Friday coffee break

Every Friday at Nothing in Biology Makes Sense! our contributors pass around links to new scientific results, or science-y news, or videos of adorable wildlife, that they’re most likely to bring up while waiting in line for a latte.

From Devin: What Nature has to say about Canadian scientific funding protests.

If the Harper government has valid strategic reasons to undermine vital sectors of Canadian science, then it should say so — its people are ready to listen. If not, it should realize, and fast, that there is a difference between environmentalism and environmental science — and that the latter is an essential component of a national science programme, regardless of politics.

Also from Devin: Questions regarding peer-review and how cross-review can help.

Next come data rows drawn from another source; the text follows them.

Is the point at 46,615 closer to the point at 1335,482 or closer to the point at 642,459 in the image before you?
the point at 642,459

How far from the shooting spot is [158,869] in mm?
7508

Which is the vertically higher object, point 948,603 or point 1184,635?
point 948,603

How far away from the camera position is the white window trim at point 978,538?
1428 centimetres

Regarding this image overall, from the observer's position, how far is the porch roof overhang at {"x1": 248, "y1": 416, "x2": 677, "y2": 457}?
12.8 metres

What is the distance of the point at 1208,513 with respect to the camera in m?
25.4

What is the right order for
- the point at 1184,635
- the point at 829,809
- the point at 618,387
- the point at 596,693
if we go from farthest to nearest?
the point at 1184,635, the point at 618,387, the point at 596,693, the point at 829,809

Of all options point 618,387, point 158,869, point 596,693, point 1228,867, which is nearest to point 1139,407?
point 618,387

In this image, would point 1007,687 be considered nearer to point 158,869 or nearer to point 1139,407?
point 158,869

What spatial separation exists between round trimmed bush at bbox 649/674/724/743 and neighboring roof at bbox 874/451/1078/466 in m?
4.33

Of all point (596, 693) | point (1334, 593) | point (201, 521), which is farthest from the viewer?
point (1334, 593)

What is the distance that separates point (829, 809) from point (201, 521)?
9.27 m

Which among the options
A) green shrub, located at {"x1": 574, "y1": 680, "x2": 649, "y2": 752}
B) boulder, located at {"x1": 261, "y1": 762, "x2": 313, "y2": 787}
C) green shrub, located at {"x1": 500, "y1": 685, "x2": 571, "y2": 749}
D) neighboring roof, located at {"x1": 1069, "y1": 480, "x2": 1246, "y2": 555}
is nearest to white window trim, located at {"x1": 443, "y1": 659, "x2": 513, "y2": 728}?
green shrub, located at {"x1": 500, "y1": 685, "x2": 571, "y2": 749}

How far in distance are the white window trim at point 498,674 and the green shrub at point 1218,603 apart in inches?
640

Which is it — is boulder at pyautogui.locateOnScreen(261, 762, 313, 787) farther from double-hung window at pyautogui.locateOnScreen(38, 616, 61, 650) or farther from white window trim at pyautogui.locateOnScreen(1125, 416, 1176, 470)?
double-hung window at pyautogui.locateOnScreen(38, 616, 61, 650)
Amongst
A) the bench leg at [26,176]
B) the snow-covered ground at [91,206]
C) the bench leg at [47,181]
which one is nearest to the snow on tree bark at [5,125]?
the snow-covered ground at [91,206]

How many scientific results published today in peer-reviewed journals would melt equally fast if subjected to thorough scrutiny by so many peers? How many of those faulty papers will never be challenged? How many of those will be used, as references counted but never read, to justify research grants and appointments for years to come, displacing others?

From Amy: Who would swerve to hit a turtle?

From Jonathan: “The costs of healthcare and over-testing” or “Will someone just fix this poor girl’s ankle?

Five months after twisting an ankle, my otherwise healthy daughter limped out of the radiology office carrying X-rays of her hands. “Mom,’’ she said, “my ankle still hurts.”

From Noah: Genetics confirms what linguists knew 90 years ago. (Yes, that is two links!)

GENETICS LINK: North and South America were first populated by three waves of migrants from Siberia rather than just a single migration, say researchers who have studied the whole genomes of Native Americans in South America and Canada.

LINGUISTICS LINK: The bottom line is that this three-way distinction was known linguistically since the 1920s (for example, Sapir 1921). Basically, it’s a division among the Eskimo-Aleut languages, which straddle the Bering Straits even today, the Athabaskan languages (which were discovered to be related to a small Siberian language family only within the last few years, not by Greenberg as Wade suggested), and everything else.

From Sarah: 97% of the surface of Greenland’s massive ice sheet melted! (And then mostly refroze.)

What was so unusual was the extent of the melting. It was even taking place near the highest point in Greenland, around Summit Station which is 3.2 km (2 miles) above sea level, which hardly ever melts.

Finally, an irresistibly titled link on an observation of bizarre human behavior: Man in goat suit seen living among goats in Utah mountains.

The goat man then put his mask back on, Creighton said, got back down on his hands and knees and scurried to catch up with the herd.  “We were the only ones around for miles,” Creighton said. “It was real creepy.”